**What you are asked to do**: Write out, word for word, the part of the toner excerpt below starting at "The optical sensor 309 in" and ending at "description will continue.".

**Page excerpt**:
============================================================

In the image forming apparatus 100 described in the present exemplary embodiment, instead of the replacement of a toner cartridge as a toner container, toner is supplied from a toner pack. In the present exemplary embodiment, a toner pack 128 that contains toner is attached to the supply port 125, and the toner is supplied from the toner pack 128 to the developing device 33. The developing device 33 contains toner as a toner tank, and supplies the toner to the developing roller 43.

After the surface of the photosensitive body 31 is charged by the charging roller 32, a latent image is formed on the photosensitive body 31 with laser beams emitted from the laser scanner 122 illustrated in FIG. 1. The formed latent image is then developed on the photosensitive body 31 by the developing roller 43 with the toner in the developing device 33. Thereafter, a primary transfer voltage is applied to the toner image developed on the photosensitive body 31 in the primary transfer unit 123 illustrated in FIG. 1, and the toner image is transferred to the intermediate transfer belt 130 illustrated in FIG. 1. The toner image transferred to the intermediate transfer belt 130 reaches the secondary transfer unit 140 by rotation of the intermediate transfer belt 130.

The optical sensor 309 in FIG. 2A includes a light-emitting unit 309a and a light-receiving unit 309b.

The amount of remaining toner is determined based on a detection result from the optical sensor 309 and a predicted value of the amount of remaining toner, which is a value obtained by conversion of the integrated value of a pixel count into an amount of toner consumption. A pixel count refers to the number of pixels in an image. A specific method for determining the amount of remaining toner will be described below.

Returning to FIG. 1, the description will continue.

============================================================

**Exercise data**:
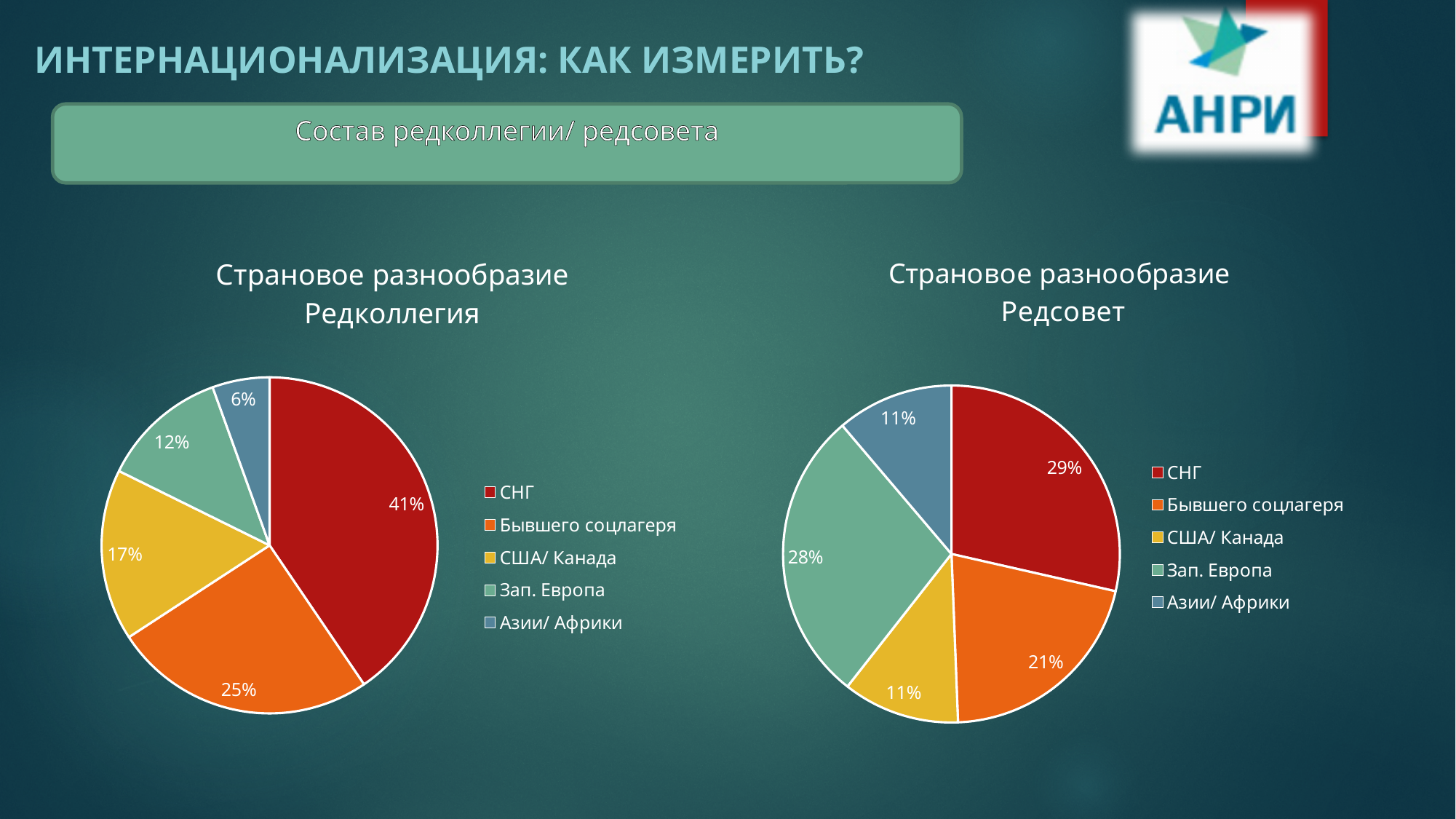
In the chart titled "Страновое разнообразие Редсовет", which is larger: Зап. Европа or Азии/ Африки? Зап. Европа In the chart titled "Страновое разнообразие Редсовет", what colour is the slice for Бывшего соцлагеря? Orange In the chart titled "Страновое разнообразие Редколлегия", which is larger: США/ Канада or Зап. Европа? США/ Канада In the chart titled "Страновое разнообразие Редсовет", what share does Зап. Европа have? 28% In the chart titled "Страновое разнообразие Редколлегия", which category has the largest slice? СНГ In the chart titled "Страновое разнообразие Редсовет", what is the difference between the shares of Бывшего соцлагеря and США/ Канада? 10% How many slices does the chart titled "Страновое разнообразие Редколлегия" have? 5 In the chart titled "Страновое разнообразие Редколлегия", what share does СНГ have? 41% In the chart titled "Страновое разнообразие Редсовет", which category has the largest slice? СНГ In the chart titled "Страновое разнообразие Редколлегия", which category has the smallest slice? Азии/ Африки In the chart titled "Страновое разнообразие Редколлегия", what is the difference between the shares of СНГ and Бывшего соцлагеря? 16% What type of chart is the chart titled "Страновое разнообразие Редсовет"? Pie chart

============================================================

**Output**:
The optical sensor 309 in FIG. 2A includes a light-emitting unit 309a and a light-receiving unit 309b.

The amount of remaining toner is determined based on a detection result from the optical sensor 309 and a predicted value of the amount of remaining toner, which is a value obtained by conversion of the integrated value of a pixel count into an amount of toner consumption. A pixel count refers to the number of pixels in an image. A specific method for determining the amount of remaining toner will be described below.

Returning to FIG. 1, the description will continue.